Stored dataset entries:
========

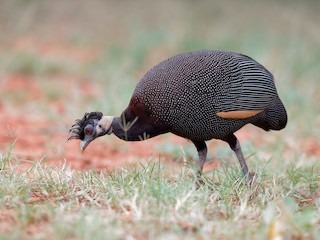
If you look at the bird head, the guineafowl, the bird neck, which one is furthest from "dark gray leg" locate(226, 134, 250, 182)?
the bird head

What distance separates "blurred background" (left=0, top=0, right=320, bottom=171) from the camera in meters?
5.98

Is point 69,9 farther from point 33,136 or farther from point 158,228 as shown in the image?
point 158,228

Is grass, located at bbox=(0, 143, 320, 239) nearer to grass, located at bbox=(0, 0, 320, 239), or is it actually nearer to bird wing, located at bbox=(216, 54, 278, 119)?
grass, located at bbox=(0, 0, 320, 239)

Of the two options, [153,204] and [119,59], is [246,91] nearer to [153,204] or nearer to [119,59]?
[153,204]

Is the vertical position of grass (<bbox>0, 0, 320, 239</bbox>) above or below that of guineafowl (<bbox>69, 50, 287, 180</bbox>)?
below

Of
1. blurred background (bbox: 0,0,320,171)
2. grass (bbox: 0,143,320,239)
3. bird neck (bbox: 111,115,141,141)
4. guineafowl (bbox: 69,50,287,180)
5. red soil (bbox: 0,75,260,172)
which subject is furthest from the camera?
blurred background (bbox: 0,0,320,171)

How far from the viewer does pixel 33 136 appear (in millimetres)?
6336

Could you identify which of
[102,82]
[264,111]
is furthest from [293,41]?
[264,111]

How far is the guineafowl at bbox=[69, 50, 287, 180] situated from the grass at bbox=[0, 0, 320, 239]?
0.27 metres

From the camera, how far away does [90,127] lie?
4.32 m

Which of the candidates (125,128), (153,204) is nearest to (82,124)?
(125,128)

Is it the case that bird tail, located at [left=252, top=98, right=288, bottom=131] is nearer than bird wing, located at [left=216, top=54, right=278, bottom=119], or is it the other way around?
bird wing, located at [left=216, top=54, right=278, bottom=119]

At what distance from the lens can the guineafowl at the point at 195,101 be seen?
4.16m

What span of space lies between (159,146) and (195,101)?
1789 mm
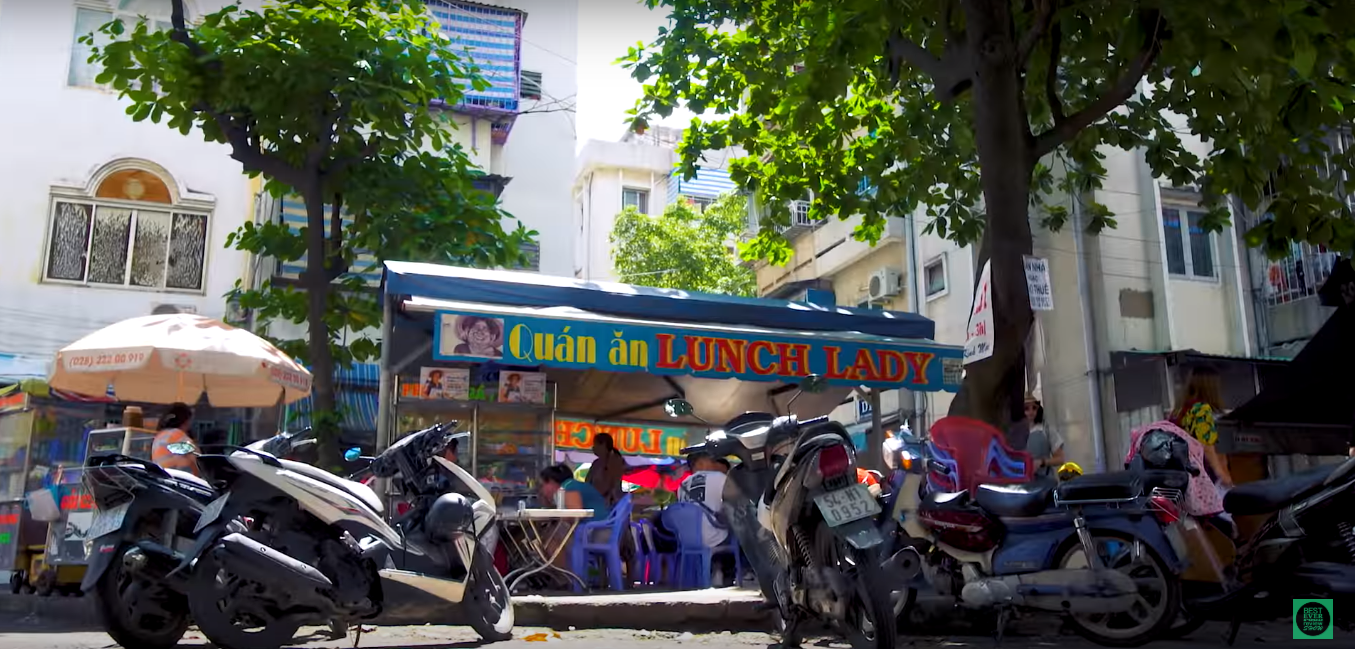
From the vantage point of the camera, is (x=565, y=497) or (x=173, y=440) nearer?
(x=173, y=440)

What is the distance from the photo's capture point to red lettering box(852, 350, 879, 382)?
33.5 feet

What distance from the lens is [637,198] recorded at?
3841 cm

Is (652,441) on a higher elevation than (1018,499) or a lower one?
higher

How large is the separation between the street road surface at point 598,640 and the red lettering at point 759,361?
339 centimetres

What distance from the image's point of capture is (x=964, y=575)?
18.6ft

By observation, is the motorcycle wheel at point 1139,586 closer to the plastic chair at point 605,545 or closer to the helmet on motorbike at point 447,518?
the helmet on motorbike at point 447,518

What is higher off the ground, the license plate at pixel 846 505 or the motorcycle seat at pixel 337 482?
the motorcycle seat at pixel 337 482

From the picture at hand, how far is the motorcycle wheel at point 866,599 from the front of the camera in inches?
180

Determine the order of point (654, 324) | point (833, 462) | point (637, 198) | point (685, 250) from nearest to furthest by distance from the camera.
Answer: point (833, 462) < point (654, 324) < point (685, 250) < point (637, 198)

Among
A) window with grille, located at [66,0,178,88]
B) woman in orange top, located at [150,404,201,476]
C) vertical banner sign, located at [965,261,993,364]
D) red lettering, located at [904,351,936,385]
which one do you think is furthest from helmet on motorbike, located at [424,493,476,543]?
window with grille, located at [66,0,178,88]

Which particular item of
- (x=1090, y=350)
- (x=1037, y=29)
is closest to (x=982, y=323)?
(x=1037, y=29)

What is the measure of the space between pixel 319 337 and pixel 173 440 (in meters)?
2.51

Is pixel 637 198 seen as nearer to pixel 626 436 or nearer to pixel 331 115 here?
pixel 626 436

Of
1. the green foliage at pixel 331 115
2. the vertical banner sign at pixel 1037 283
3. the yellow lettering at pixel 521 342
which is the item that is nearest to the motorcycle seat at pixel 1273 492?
the vertical banner sign at pixel 1037 283
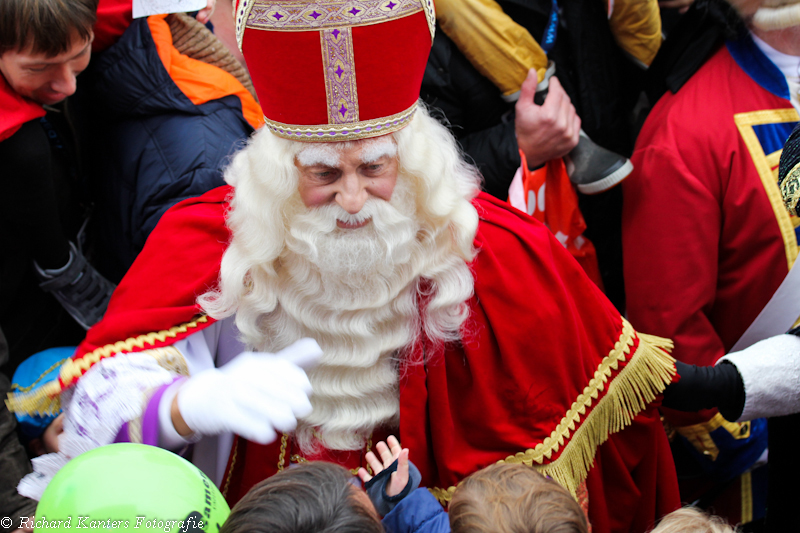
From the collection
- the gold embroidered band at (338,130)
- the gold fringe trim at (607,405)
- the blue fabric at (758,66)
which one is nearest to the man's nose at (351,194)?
the gold embroidered band at (338,130)

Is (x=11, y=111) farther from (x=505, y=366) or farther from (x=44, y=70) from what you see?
(x=505, y=366)

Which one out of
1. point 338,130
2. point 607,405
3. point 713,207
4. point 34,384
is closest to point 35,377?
point 34,384

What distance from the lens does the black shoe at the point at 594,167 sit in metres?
2.64

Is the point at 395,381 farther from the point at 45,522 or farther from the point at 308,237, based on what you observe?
the point at 45,522

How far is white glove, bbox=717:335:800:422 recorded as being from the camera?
1983 mm

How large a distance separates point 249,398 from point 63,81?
1374mm

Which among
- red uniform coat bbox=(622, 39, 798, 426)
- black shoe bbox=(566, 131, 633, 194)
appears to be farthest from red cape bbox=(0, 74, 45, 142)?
red uniform coat bbox=(622, 39, 798, 426)

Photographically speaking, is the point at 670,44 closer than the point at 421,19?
No

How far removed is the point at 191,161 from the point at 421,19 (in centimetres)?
108

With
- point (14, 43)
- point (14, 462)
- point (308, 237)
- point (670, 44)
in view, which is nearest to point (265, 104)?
point (308, 237)

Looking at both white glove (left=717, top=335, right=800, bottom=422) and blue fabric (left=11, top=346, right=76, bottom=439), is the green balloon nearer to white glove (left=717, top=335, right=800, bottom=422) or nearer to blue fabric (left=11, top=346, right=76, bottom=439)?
blue fabric (left=11, top=346, right=76, bottom=439)

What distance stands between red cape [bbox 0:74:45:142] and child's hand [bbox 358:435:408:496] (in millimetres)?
1571

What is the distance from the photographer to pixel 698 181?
250cm

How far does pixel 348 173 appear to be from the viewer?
181cm
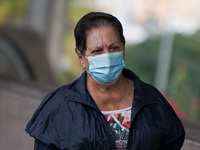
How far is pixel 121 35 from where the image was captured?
3010mm

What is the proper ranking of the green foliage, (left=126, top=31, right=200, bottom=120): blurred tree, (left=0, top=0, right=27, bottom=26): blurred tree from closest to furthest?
(left=126, top=31, right=200, bottom=120): blurred tree < (left=0, top=0, right=27, bottom=26): blurred tree < the green foliage

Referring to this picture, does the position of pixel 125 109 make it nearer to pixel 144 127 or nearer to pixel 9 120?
pixel 144 127

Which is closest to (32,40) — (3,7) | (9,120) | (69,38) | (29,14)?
(29,14)

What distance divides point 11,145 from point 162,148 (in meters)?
3.51

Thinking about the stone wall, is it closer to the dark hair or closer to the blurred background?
the dark hair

========

Can you reproduce all the entries above word for word, leaving out the pictures?

▶ Response to this exercise
If you look at the bird head, the guineafowl, the bird neck, which one is furthest from "dark gray leg" locate(226, 134, 250, 182)?
the bird head

What distance separates "blurred background" (left=0, top=0, right=320, bottom=171) from the camera in meters?
5.98

Is point 69,9 farther from point 33,136 or farther from point 158,228 as shown in the image?
point 158,228

Is grass, located at bbox=(0, 143, 320, 239) nearer to grass, located at bbox=(0, 0, 320, 239), or is it actually nearer to bird wing, located at bbox=(216, 54, 278, 119)?
grass, located at bbox=(0, 0, 320, 239)

Of the two options, [153,204] and [119,59], is [246,91] nearer to [153,204] or nearer to [119,59]?
[153,204]

Is the vertical position of grass (<bbox>0, 0, 320, 239</bbox>) above or below that of guineafowl (<bbox>69, 50, 287, 180</bbox>)?
below

Of
1. blurred background (bbox: 0,0,320,171)
2. grass (bbox: 0,143,320,239)
3. bird neck (bbox: 111,115,141,141)
4. guineafowl (bbox: 69,50,287,180)
5. red soil (bbox: 0,75,260,172)
which subject is furthest from the camera?
blurred background (bbox: 0,0,320,171)

How far from the viewer does pixel 33 136 appear (in millimetres)?
6336

Could you identify which of
[102,82]
[264,111]
is furthest from [293,41]?
[264,111]

How far is the guineafowl at bbox=[69, 50, 287, 180] situated from the grass at bbox=[0, 0, 320, 239]?
0.27 metres

From the camera, how far away does [90,127] lie?
4.32 m

Which of the candidates (125,128), (153,204) is nearest to (82,124)?
(125,128)

Is it the case that bird tail, located at [left=252, top=98, right=288, bottom=131] is nearer than bird wing, located at [left=216, top=54, right=278, bottom=119], or is it the other way around?
bird wing, located at [left=216, top=54, right=278, bottom=119]

At what distance from the lens can the guineafowl at the point at 195,101 be seen?
4.16m

What span of space lies between (159,146) and (195,101)?
1789 mm
From the vantage point of the camera, is (x=565, y=497) or (x=173, y=440) nearer?
(x=173, y=440)

What is the distance from the photo's capture point to red lettering box(852, 350, 879, 382)?
33.5 feet

What distance from the lens is [637,198] recorded at?
3841 cm

Is (652,441) on a higher elevation than (1018,499) or a lower one?
higher

How large is the separation between the street road surface at point 598,640 and the red lettering at point 759,361?
339 centimetres

What distance from the image's point of capture is (x=964, y=575)?
18.6ft

By observation, is the motorcycle wheel at point 1139,586 closer to the plastic chair at point 605,545 or closer to the helmet on motorbike at point 447,518?
the helmet on motorbike at point 447,518

What is higher off the ground, the license plate at pixel 846 505 or the motorcycle seat at pixel 337 482?
the motorcycle seat at pixel 337 482

From the picture at hand, how far is the motorcycle wheel at point 866,599 from the front of the camera in inches?
180

Determine the order of point (654, 324) | point (833, 462) | point (637, 198) | point (685, 250) from nearest to furthest by distance from the camera.
Answer: point (833, 462) < point (654, 324) < point (685, 250) < point (637, 198)

Among
A) window with grille, located at [66,0,178,88]
B) woman in orange top, located at [150,404,201,476]
C) vertical banner sign, located at [965,261,993,364]
D) red lettering, located at [904,351,936,385]
which one do you think is furthest from helmet on motorbike, located at [424,493,476,543]?
window with grille, located at [66,0,178,88]

Which particular item of
- (x=1090, y=350)
- (x=1037, y=29)
is closest to (x=982, y=323)?
(x=1037, y=29)

What is the measure of the space between pixel 319 337 and pixel 173 440 (in meters)?
2.51

Is pixel 637 198 seen as nearer to pixel 626 436 or nearer to pixel 331 115 here?
pixel 626 436

Of
1. the green foliage at pixel 331 115
2. the vertical banner sign at pixel 1037 283
3. the yellow lettering at pixel 521 342
which is the item that is nearest to the motorcycle seat at pixel 1273 492?
the vertical banner sign at pixel 1037 283
From the collection
- the gold embroidered band at (338,130)
- the gold fringe trim at (607,405)
- the blue fabric at (758,66)
which one is nearest to the man's nose at (351,194)?
the gold embroidered band at (338,130)

Is (x=11, y=111) farther from (x=505, y=366) or farther from (x=44, y=70) from what you see?
(x=505, y=366)

Which one out of
1. point 338,130
2. point 607,405
3. point 713,207
4. point 34,384
is closest to point 35,377?
point 34,384

What distance from the lens does the black shoe at the point at 594,167 sit in metres?
2.64

Is the point at 395,381 farther from the point at 45,522 or farther from the point at 308,237, based on what you observe?
the point at 45,522

How far is white glove, bbox=717:335:800:422 recorded as being from the camera?
1983 mm

How large a distance separates point 249,398 from point 63,81?
1374mm

Which among
- red uniform coat bbox=(622, 39, 798, 426)
- black shoe bbox=(566, 131, 633, 194)
appears to be farthest from red cape bbox=(0, 74, 45, 142)?
red uniform coat bbox=(622, 39, 798, 426)

Photographically speaking, is the point at 670,44 closer than the point at 421,19?
No

How far removed is the point at 191,161 from the point at 421,19 (in centimetres)?
108

With
- point (14, 43)
- point (14, 462)
- point (308, 237)
- point (670, 44)
in view, which is nearest to point (265, 104)?
point (308, 237)

Looking at both white glove (left=717, top=335, right=800, bottom=422) and blue fabric (left=11, top=346, right=76, bottom=439), is the green balloon nearer to white glove (left=717, top=335, right=800, bottom=422) or nearer to blue fabric (left=11, top=346, right=76, bottom=439)?
blue fabric (left=11, top=346, right=76, bottom=439)

What distance stands between red cape [bbox 0:74:45:142] and child's hand [bbox 358:435:408:496] (in millimetres)?
1571

What is the distance from the photographer to pixel 698 181?
250cm

How far does pixel 348 173 appear to be from the viewer?
181cm
How far is pixel 121 35 from where the image was captured?
3010mm

What is the proper ranking of the green foliage, (left=126, top=31, right=200, bottom=120): blurred tree, (left=0, top=0, right=27, bottom=26): blurred tree from closest to furthest?
(left=126, top=31, right=200, bottom=120): blurred tree < (left=0, top=0, right=27, bottom=26): blurred tree < the green foliage

Referring to this picture, does the position of pixel 125 109 make it nearer to pixel 144 127 or nearer to pixel 9 120?
pixel 144 127

Which is closest to (32,40) — (3,7) | (9,120) | (69,38) | (29,14)?
(29,14)

What distance divides point 11,145 from point 162,148 (in meters)?
3.51

Thinking about the stone wall, is it closer to the dark hair or closer to the blurred background?
the dark hair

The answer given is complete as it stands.